Describe an instance where a graph/chart/histogram/etc. or a median/mean given that was misleading and did not reveal the whole situation.

Answer 1

AN INSTANCE WHERE MEAN WAS MISLEADING AND DID NOT REVEAL THE WHOLE SITUATION:

Arithmetic Mean is generally employed to find the Central Tendency of a given data. That is, The Arithmetic Mean is used to represent the entire data set.

For example, suppose we are interested how much an employeee gets salary in a company. For that purpose, the usual method is to enumerate all the employees of the company, tabulate their individual salary, add them up and finally divide the total salary by the total number of employees. That will give an idea of how much an employee gets salary.

For example, consider an company with 5 employees.

Let their salary be:

100, 120, 80, 90, 110

Then, the Arithmetic Mean = (100 + 120 + 80 + 90 + 110)/5 =500/5 = 100.

So, we can conclude that an employee gets 100 in that company on the average.

This is correct as long as all the values are close to each other and there is no extreme values.

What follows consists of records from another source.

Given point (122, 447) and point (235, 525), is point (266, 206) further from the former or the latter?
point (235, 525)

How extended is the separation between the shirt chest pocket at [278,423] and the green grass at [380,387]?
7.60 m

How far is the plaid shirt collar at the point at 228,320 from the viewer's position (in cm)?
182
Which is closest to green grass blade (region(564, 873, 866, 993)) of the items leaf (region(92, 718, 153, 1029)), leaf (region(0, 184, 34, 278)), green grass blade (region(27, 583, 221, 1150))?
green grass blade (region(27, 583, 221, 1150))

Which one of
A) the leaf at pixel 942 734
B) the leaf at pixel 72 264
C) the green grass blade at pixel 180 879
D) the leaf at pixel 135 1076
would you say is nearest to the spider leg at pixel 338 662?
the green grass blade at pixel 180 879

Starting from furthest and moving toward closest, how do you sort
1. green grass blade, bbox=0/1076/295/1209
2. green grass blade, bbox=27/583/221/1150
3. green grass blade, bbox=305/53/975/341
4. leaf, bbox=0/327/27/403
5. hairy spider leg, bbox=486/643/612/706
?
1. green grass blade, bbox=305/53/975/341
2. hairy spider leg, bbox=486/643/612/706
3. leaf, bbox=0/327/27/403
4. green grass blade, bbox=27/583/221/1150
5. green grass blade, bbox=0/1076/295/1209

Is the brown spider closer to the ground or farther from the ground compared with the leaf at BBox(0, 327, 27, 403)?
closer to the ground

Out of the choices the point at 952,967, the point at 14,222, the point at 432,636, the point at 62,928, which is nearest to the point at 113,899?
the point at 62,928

MISLEADING AND DID NOT REVEAL THE WHOLE SITUATION SCENERY:
Now, consider adding the Managing Director's salary with the other 5 employees.

As we know, the Managing Director's salary is very high: Let it be 1000.

Now, taking the average of all the 6 persons, we get:
Arithmetic Mean =(100 + 120 + 80 + 90 + 110 + 1000)/6 = 250.

We note that avrage salary of 250 is quite misleading and did not reveal the whole situation.

The reason for this misleading case is the outlier of 1000.

In such situations, Arithmetic Mean should not be used. Median plays a useful role here.